┌────────

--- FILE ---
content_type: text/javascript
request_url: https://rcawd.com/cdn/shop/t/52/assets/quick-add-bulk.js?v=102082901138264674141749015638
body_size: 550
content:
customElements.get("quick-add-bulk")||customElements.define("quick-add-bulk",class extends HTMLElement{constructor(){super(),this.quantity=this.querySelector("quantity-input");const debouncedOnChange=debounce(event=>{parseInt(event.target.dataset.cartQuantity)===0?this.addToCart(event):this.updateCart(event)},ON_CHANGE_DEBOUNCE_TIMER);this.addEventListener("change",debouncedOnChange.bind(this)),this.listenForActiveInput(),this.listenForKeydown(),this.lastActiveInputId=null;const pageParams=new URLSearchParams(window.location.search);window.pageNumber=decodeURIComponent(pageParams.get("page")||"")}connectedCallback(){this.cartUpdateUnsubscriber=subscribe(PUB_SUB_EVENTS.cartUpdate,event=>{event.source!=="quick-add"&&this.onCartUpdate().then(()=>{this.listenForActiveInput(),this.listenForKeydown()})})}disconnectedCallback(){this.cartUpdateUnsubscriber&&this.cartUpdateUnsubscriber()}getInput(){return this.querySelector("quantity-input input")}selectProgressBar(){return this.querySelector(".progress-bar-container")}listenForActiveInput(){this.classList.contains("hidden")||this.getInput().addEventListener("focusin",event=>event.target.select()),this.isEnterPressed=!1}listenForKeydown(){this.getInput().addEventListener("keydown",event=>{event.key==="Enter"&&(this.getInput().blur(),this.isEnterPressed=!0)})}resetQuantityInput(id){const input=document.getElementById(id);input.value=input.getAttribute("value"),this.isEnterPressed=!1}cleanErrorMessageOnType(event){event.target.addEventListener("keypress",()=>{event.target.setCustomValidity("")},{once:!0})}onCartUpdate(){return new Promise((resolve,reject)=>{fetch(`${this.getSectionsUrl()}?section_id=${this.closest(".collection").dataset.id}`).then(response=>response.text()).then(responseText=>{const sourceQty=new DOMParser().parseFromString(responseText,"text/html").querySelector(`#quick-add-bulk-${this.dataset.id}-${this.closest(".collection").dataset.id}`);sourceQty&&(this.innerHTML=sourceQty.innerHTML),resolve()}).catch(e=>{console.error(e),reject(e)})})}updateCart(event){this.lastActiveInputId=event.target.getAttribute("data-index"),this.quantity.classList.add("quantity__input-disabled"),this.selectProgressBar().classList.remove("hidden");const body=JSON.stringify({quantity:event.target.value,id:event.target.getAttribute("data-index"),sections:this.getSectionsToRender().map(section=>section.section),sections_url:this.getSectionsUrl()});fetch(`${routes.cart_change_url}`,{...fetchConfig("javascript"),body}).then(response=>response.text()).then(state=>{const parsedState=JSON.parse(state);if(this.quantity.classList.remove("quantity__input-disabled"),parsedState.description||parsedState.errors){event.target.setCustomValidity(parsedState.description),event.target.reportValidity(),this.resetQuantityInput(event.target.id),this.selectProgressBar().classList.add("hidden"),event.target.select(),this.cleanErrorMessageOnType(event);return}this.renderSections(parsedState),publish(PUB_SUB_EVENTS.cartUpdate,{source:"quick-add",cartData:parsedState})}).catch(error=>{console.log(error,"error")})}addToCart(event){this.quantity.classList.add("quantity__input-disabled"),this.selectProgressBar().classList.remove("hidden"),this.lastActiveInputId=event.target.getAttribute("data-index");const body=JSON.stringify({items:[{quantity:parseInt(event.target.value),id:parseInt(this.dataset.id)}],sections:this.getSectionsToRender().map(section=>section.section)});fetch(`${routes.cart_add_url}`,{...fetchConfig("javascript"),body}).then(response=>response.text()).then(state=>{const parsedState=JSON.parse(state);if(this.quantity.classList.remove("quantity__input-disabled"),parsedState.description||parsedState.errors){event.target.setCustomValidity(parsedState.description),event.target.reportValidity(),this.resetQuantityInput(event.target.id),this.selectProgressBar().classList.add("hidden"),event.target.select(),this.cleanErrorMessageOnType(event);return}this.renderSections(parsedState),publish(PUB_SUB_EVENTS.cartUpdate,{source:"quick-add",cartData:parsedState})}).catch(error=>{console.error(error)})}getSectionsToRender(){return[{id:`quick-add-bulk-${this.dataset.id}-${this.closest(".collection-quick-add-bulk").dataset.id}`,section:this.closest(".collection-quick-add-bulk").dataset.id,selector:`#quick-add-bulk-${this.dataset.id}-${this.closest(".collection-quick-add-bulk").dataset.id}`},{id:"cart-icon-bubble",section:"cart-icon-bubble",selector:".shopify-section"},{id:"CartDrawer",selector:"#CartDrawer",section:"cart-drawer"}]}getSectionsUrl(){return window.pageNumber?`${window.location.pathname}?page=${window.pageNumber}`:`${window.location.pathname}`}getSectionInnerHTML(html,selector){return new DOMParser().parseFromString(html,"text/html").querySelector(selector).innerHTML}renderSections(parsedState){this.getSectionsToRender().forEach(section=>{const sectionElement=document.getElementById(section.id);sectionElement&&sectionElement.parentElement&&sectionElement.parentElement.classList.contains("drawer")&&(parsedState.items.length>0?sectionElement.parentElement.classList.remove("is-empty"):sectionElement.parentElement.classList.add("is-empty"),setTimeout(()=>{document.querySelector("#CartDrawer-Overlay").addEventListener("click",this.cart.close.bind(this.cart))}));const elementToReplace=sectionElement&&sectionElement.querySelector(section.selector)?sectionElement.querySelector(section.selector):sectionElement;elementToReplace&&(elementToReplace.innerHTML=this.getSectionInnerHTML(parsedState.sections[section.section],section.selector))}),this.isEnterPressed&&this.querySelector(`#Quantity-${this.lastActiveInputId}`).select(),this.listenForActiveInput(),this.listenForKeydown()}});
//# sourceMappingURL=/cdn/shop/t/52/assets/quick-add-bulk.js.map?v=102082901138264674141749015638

└────────
┌────────

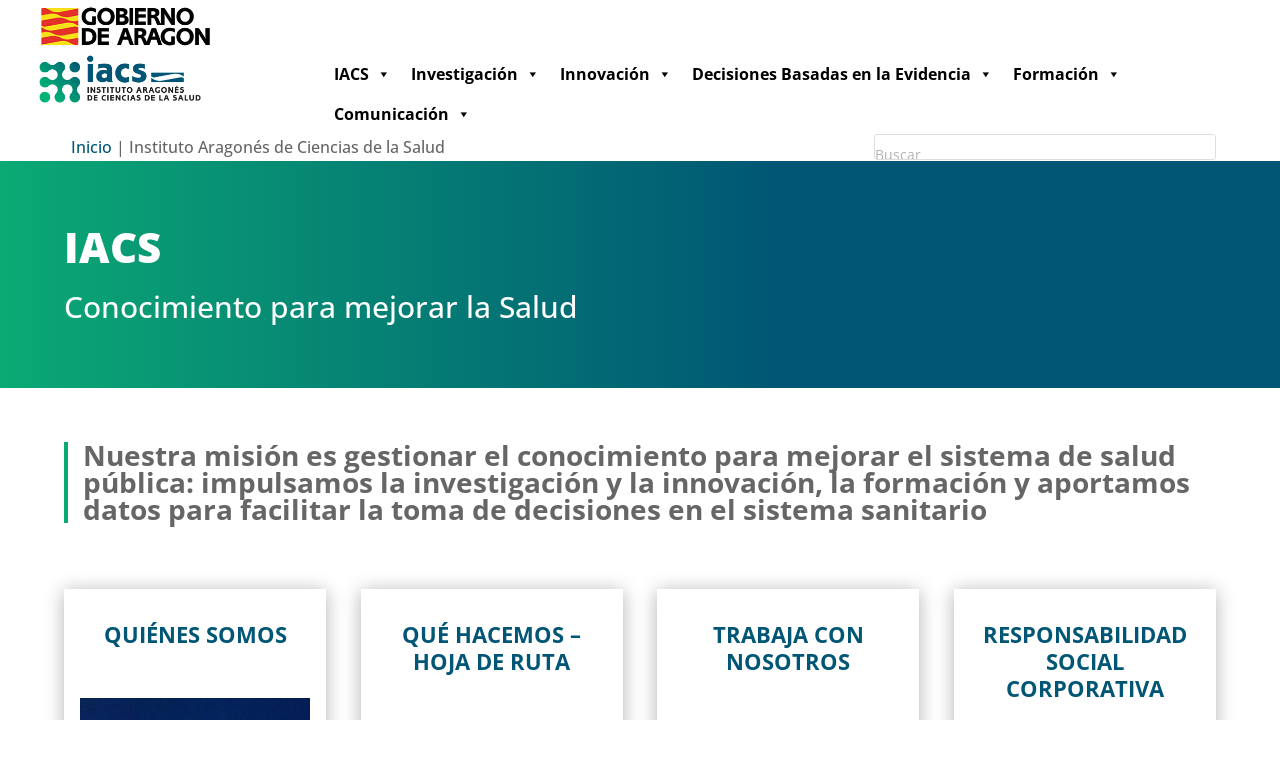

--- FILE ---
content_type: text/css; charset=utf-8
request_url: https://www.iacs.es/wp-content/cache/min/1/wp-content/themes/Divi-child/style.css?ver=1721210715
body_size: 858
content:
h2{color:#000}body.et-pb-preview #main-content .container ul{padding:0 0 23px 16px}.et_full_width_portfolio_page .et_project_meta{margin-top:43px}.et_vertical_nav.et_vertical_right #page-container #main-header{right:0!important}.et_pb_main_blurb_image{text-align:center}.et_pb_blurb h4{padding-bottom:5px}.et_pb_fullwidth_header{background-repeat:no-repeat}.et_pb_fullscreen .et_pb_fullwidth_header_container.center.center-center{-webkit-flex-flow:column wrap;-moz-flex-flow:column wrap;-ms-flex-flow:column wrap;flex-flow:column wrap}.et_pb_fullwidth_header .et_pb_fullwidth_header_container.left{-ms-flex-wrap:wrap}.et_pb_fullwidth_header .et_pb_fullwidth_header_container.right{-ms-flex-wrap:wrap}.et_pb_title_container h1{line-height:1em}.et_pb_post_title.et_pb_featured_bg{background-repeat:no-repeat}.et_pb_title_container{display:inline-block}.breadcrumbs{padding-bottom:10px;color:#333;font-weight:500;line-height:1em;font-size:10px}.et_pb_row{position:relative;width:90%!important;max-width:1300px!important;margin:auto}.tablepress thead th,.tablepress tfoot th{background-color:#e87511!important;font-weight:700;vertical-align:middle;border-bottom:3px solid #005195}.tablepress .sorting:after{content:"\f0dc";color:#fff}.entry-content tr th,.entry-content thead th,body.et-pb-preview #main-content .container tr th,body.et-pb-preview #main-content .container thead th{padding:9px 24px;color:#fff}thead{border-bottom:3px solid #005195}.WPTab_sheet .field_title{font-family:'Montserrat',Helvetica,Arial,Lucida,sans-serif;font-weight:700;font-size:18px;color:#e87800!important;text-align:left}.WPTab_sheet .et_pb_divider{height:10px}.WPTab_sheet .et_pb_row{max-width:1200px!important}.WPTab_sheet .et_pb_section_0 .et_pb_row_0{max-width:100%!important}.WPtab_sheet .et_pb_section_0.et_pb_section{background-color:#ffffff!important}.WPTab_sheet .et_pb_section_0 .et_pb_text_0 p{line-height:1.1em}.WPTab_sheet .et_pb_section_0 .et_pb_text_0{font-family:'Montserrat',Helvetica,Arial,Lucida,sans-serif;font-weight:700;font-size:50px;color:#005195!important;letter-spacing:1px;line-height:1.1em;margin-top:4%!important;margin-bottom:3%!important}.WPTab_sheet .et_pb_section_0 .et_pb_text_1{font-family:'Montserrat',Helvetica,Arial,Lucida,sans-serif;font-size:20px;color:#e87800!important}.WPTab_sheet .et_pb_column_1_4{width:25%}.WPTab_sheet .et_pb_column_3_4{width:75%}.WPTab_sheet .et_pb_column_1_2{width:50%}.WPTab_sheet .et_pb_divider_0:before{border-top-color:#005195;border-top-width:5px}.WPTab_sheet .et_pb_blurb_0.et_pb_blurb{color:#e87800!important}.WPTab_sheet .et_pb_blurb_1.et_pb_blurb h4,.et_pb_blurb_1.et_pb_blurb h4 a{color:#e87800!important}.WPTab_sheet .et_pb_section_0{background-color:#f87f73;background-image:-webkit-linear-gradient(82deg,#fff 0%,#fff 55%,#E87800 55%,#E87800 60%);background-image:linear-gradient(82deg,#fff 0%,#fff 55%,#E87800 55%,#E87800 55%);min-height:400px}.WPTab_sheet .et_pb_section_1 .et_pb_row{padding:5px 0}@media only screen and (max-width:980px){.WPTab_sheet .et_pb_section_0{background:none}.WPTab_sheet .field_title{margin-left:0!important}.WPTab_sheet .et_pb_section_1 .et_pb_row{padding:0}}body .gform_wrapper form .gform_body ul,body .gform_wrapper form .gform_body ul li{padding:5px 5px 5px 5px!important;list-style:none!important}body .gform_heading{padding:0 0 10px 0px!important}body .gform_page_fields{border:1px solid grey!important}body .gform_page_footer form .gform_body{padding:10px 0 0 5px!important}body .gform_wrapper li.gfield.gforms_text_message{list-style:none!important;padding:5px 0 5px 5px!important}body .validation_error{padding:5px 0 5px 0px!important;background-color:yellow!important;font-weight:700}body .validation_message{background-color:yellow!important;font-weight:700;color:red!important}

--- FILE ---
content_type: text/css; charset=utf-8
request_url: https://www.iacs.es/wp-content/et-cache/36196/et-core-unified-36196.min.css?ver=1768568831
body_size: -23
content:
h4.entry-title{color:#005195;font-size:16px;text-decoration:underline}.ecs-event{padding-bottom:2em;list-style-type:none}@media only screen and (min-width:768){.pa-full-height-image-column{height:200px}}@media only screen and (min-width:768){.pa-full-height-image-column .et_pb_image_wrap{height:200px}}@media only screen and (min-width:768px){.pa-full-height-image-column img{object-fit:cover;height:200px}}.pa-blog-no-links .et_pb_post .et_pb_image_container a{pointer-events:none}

└────────

DIRECTIONS ::
From the entries above, copy each line that holds "assets".

EXERCISE RESPONSE ::
request_url: https://rcawd.com/cdn/shop/t/52/assets/quick-add-bulk.js?v=102082901138264674141749015638
//# sourceMappingURL=/cdn/shop/t/52/assets/quick-add-bulk.js.map?v=102082901138264674141749015638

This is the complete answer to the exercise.